Die Christenheit durchlebt zur Zeit eine weltweite Läuterung. Wenn ein Mann, den viele für einen Christen halten, einen anderen Menschen ermordet, weil dessen Überzeugungen ihm nicht passen, dann muss sich die Christenheit Fragen stellen. Das freut mich geradezu. Denn es wird sowieso in letzter Zeit spannend auf diesem Planeten. Ich finde es spannend, wenn Schulmädchen beschließen, nicht mehr zur Schule zu gehen, und dann vor der UNO angehört werden. Oder wenn es im Zweikampf der EU gegen Google zu Geldstrafen von 4 Milliarden Euro kommt. Wird Google in Zukunft auch entscheiden, wer leben darf und wer nicht? Sind wir dabei, zu Sklaven in einer weltweite Matrix zu werden? Also dass auch die Christenheit heftig durchgerüttelt wird, finde ich nur normal. Eine Religion taugt nichts, wenn ihre Lehren schon beim kleinsten Rütteln zerbrechen oder Angst vor einer gründlichen wissenschaftlichen Untersuchung haben. Also diese Rüttelei hindert mich nicht daran, weiter an die Frohe Botschaft zu glauben, die Jesus den Menschen gebracht hat. Ich verstehe diese Botschaft so: „Eure Religionen und Glaubenslehren sind Menschenwerk. Glaubt nicht, ihr würdet dadurch nennenswert besser. Ihr habt nicht die geringste Chance, euch durch irgendwelche Leistungen den Himmel zu verdienen. Den Himmel kriegt ihr geschenkt. Gott rechnet eure „Sünden“ nicht an. Wer diese Frohe Botschaft kapiert und danach lebt, für den hat das Himmelreich schon jetzt begonnen. Und lasst gefälligst diejenigen in Ruhe, die nicht bei eurem Weltbild mitspielen.“ Wobei „kapiert“ nicht allzu wörtlich zu nehmen ist, denn wir können das eben nicht „verstehen“ oder „beweisen“, sondern wir können es nur „glauben“, d.h. akzeptieren, dass wir es nicht wissen und trotzdem so leben als ob es wahr wäre. Autsch, wer tritt mir da schon wieder auf den Fuß?
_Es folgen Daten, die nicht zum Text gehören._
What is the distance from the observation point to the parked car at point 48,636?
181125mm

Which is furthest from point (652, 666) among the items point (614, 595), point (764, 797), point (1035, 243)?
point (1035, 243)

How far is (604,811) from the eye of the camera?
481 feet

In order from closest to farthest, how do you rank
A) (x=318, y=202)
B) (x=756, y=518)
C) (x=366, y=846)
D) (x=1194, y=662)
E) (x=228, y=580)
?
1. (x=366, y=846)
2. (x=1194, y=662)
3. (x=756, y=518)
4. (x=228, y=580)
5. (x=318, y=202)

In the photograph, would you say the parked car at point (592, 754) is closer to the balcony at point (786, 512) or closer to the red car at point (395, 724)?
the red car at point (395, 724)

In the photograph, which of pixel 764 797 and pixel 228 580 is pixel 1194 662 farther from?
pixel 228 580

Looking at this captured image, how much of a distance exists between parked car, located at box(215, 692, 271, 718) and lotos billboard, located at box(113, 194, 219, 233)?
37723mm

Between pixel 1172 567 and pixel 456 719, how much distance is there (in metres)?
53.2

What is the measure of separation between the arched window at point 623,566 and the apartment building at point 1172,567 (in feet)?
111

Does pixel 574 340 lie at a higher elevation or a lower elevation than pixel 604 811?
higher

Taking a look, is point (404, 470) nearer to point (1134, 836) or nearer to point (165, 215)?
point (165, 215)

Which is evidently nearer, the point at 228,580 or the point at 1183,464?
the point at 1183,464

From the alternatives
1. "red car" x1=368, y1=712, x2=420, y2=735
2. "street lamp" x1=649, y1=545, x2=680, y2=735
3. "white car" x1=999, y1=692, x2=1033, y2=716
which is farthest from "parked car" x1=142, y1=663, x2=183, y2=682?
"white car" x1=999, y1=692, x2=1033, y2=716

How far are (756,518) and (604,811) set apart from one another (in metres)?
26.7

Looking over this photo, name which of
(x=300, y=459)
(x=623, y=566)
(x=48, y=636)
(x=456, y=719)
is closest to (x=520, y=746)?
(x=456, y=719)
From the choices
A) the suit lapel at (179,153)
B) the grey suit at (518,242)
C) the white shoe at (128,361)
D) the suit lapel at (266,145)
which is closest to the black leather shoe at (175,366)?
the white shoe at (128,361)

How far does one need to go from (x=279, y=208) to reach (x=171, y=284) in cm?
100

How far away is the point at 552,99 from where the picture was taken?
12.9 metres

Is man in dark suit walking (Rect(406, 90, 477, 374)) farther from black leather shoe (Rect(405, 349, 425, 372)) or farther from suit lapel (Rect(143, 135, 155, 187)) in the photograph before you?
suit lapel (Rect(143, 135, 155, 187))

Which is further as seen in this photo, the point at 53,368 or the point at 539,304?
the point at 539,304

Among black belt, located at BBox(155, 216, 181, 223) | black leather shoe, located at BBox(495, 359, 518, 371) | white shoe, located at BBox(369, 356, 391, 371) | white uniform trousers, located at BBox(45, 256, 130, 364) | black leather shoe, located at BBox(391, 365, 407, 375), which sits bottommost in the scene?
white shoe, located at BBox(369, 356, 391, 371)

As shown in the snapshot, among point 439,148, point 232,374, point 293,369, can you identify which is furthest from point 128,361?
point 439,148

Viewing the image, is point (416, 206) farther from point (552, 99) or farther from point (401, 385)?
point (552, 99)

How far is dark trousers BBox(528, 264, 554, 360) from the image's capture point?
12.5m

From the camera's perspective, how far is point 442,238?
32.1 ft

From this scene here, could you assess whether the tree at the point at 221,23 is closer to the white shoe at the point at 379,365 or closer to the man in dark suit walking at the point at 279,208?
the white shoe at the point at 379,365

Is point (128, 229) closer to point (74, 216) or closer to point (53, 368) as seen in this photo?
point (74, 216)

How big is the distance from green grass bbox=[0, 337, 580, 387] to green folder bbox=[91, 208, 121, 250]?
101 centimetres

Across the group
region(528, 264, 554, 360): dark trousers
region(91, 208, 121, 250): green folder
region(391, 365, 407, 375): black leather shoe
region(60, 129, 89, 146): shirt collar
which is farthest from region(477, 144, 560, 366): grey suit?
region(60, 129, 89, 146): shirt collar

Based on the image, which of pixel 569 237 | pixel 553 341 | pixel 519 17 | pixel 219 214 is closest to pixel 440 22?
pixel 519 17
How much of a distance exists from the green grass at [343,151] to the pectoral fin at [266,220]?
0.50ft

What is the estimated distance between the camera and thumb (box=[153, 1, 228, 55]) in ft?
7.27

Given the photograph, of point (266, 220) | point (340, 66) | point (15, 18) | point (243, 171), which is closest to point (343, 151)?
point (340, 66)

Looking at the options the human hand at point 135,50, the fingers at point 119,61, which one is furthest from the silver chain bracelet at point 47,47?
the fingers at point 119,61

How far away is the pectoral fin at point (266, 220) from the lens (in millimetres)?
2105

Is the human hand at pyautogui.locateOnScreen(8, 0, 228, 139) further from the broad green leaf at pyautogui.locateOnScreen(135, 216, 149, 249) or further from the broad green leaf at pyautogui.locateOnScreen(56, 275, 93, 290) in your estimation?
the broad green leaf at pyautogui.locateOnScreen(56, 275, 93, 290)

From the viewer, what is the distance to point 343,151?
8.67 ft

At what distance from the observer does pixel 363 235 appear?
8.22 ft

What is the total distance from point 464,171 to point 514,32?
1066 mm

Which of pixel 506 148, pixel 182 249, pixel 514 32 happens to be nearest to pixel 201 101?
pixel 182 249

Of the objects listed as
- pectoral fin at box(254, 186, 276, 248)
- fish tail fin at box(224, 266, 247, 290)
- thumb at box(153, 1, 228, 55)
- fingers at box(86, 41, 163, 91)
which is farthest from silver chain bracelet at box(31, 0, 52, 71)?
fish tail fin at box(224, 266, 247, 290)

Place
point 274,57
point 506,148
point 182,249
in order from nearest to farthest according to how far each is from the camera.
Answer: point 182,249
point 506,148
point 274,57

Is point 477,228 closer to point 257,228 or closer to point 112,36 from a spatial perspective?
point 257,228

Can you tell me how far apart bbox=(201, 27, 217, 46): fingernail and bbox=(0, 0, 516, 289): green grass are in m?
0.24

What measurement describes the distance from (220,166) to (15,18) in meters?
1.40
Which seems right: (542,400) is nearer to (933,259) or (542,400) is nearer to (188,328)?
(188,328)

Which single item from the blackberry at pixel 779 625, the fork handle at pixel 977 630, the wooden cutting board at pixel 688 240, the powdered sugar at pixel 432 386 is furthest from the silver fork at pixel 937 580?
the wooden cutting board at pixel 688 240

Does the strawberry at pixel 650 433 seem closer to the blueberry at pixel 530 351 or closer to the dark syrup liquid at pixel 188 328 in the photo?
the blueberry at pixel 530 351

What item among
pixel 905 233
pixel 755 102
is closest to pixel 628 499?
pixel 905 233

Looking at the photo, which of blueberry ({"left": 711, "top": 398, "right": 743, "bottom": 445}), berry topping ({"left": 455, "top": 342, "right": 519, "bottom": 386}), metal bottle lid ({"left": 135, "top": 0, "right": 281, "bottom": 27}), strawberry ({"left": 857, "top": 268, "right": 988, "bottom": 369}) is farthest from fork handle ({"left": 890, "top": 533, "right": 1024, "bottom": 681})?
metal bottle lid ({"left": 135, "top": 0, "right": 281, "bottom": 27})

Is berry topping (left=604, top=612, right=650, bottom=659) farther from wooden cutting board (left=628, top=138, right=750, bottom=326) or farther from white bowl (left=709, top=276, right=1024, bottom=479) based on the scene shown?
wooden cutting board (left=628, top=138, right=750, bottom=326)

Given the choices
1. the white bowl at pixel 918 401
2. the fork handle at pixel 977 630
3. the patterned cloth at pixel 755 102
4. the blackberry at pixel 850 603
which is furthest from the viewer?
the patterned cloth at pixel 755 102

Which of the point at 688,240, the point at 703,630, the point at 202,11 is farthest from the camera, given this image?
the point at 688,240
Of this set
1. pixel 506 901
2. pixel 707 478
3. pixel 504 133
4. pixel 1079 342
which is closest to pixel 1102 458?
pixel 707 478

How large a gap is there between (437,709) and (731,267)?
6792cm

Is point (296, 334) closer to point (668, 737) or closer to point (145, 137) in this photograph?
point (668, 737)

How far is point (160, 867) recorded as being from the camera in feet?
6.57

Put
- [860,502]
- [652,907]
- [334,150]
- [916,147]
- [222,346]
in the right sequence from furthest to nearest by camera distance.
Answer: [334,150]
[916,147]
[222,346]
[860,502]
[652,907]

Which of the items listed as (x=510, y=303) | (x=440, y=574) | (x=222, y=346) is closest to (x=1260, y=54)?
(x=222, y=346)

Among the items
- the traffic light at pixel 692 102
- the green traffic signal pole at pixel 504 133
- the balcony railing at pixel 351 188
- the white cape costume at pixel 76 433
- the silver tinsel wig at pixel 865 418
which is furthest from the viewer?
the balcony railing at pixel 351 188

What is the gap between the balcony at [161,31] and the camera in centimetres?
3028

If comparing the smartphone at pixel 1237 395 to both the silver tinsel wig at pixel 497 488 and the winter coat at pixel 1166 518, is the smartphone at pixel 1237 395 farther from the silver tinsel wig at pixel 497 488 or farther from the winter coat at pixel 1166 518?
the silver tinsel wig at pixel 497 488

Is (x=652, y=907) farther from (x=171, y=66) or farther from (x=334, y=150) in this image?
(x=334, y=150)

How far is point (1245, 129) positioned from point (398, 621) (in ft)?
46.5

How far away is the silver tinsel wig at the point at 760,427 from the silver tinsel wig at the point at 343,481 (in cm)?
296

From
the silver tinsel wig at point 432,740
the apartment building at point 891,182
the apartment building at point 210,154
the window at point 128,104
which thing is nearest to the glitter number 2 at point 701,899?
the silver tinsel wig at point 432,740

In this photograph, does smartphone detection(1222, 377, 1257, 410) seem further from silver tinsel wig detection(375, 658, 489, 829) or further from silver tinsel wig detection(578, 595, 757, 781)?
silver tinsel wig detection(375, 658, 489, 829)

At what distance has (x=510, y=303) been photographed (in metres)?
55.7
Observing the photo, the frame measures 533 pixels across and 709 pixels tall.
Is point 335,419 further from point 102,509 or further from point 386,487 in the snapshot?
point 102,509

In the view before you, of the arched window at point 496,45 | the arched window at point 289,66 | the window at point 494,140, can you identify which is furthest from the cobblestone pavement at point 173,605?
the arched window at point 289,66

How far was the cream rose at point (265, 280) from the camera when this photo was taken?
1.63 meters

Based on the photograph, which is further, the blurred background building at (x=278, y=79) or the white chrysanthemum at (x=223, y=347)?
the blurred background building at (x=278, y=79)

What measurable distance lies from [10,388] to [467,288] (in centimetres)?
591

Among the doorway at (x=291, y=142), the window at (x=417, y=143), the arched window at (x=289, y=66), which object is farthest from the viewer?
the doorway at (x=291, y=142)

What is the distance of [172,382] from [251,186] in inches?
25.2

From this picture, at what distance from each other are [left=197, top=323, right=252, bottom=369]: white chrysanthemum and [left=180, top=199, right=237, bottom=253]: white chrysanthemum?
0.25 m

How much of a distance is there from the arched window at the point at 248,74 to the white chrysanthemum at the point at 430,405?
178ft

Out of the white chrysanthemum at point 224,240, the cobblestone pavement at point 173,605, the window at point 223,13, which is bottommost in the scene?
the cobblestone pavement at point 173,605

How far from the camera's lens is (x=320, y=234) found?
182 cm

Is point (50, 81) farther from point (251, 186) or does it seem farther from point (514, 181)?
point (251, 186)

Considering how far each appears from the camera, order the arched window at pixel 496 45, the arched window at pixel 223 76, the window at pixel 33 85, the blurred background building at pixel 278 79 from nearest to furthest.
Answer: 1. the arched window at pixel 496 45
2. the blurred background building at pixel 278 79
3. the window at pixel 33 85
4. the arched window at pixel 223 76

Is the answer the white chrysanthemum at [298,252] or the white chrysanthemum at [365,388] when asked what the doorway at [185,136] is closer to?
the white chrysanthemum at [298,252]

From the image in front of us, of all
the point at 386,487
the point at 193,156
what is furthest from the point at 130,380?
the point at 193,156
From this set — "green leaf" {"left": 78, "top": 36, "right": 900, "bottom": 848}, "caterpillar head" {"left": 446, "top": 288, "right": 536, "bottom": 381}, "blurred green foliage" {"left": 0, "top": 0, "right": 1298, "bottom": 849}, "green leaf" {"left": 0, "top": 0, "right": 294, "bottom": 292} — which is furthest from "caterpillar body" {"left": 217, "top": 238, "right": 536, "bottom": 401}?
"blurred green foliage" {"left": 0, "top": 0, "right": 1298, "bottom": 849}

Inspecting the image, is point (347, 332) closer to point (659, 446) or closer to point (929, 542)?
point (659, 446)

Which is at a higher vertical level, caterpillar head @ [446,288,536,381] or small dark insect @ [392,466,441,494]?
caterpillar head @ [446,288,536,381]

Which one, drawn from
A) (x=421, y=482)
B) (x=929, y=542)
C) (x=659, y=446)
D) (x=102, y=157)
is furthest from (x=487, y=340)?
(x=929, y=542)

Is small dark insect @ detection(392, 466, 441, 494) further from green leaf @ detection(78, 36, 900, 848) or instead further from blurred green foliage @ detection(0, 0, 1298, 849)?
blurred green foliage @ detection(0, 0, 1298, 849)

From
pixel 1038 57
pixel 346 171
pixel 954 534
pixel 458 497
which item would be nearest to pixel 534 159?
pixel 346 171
Seit September sind wir auch an den Wochenenden eher in Tallinn. Hier gibt es –verglichen mit Eupen– viele christliche Gemeinden. Da stellte sich die Frage, zu welcher wir gehören wollen. Einige Wochen lang habe ich versucht, die Kinder für die katholische Gemeinde zu begeistern und bin mit ihnen zu den Familienmessen gegangen. Aber das hat nicht geklappt, vor allem, weil Iiris dort keinen Anschluss fand. Und dann haben wir eine lutherische Gemeinde gefunden, in der auch Iiris sich wohlfühlt. Dort habe ich inzwischen schon eine Männerbibelgruppe begonnen.

Ebenfalls seit September bin ich in Tallinn wieder aktiv geworden für die Taizé-Gebete. Es gibt hier immerhin vier Gemeinden, in denen monatliche Gebete stattfinden. Also durchschnittlich einmal pro Woche. Der in Taizé entstandene musikalisch-meditative Gebetsstil liegt mir, weil ich mich dadurch selber zwinge, mal eine Stunde lang still zu sitzen und einem Bibeltext zuzuhören. Bei so einem Taizé-Gebet werden bewusst nur wenig Worte gemacht. Die Brüder in Taizé haben verstanden, wie schnell wir Menschen uns durch Nebensächliches vom eigentlich Wichtigen ablenken lassen.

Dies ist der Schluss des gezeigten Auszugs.